▶ **WORK INSTRUCTIONS**
Please rewrite the listing below as a JSON list of strings, one string per line and no blank lines, starting at the line that contains "What distance intervenes" and ending at the end of the listing.

▶ **EXTRACTED ENTRIES**
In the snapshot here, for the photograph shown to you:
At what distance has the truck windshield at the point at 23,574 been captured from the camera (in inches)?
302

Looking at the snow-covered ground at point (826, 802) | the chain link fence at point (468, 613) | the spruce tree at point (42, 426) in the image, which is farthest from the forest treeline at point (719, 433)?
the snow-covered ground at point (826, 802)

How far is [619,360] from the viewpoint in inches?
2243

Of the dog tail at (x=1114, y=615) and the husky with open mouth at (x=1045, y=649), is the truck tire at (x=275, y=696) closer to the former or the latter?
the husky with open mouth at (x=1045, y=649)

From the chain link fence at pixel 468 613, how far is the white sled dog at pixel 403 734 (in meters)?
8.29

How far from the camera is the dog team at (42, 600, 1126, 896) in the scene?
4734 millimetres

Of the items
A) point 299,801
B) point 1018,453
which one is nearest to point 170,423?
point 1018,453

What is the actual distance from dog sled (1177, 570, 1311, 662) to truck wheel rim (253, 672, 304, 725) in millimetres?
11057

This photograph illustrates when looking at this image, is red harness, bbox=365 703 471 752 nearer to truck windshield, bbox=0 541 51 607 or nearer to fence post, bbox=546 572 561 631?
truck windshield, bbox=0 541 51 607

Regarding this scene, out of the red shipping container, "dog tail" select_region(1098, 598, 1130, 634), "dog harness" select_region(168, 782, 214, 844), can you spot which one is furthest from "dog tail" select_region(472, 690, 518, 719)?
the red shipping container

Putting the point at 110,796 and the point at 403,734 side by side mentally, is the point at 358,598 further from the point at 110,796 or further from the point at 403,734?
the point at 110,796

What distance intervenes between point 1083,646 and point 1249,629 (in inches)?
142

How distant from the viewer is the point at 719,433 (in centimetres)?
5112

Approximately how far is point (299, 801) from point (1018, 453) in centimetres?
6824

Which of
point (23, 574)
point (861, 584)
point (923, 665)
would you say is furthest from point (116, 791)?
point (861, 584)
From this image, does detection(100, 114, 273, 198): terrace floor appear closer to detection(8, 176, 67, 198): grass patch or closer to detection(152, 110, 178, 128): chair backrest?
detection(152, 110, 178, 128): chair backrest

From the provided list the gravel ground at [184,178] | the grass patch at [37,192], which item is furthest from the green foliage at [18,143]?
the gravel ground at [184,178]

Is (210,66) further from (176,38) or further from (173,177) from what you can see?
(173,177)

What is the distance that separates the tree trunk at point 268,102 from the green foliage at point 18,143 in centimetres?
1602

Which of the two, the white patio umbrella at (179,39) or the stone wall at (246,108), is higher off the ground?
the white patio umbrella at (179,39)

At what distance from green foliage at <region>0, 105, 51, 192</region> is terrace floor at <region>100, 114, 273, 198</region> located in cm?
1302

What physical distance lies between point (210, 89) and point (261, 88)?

▶ **FINISHED TASK**
[
  "What distance intervenes between point 1083,646 and point 1249,629 (in inches)?",
  "142",
  "How distant from the viewer is the point at 719,433 (in centimetres)?",
  "5112",
  "Approximately how far is point (299, 801) from point (1018, 453) in centimetres?",
  "6824",
  "Which of",
  "point (23, 574)",
  "point (861, 584)",
  "point (923, 665)",
  "would you say is furthest from point (116, 791)?",
  "point (861, 584)",
  "From this image, does detection(100, 114, 273, 198): terrace floor appear closer to detection(8, 176, 67, 198): grass patch or closer to detection(152, 110, 178, 128): chair backrest?",
  "detection(152, 110, 178, 128): chair backrest",
  "From the provided list the gravel ground at [184,178] | the grass patch at [37,192], which item is furthest from the green foliage at [18,143]?",
  "the gravel ground at [184,178]",
  "Is (210,66) further from (176,38) or further from (173,177) from what you can see?",
  "(173,177)",
  "What is the distance that separates the tree trunk at point 268,102 from the green foliage at point 18,143 in centimetres?",
  "1602",
  "Which of the two, the white patio umbrella at (179,39) or the stone wall at (246,108), is higher off the ground?",
  "the white patio umbrella at (179,39)",
  "At what distance from green foliage at <region>0, 105, 51, 192</region> is terrace floor at <region>100, 114, 273, 198</region> located in cm?",
  "1302",
  "What physical distance lies between point (210, 89) and point (261, 88)?"
]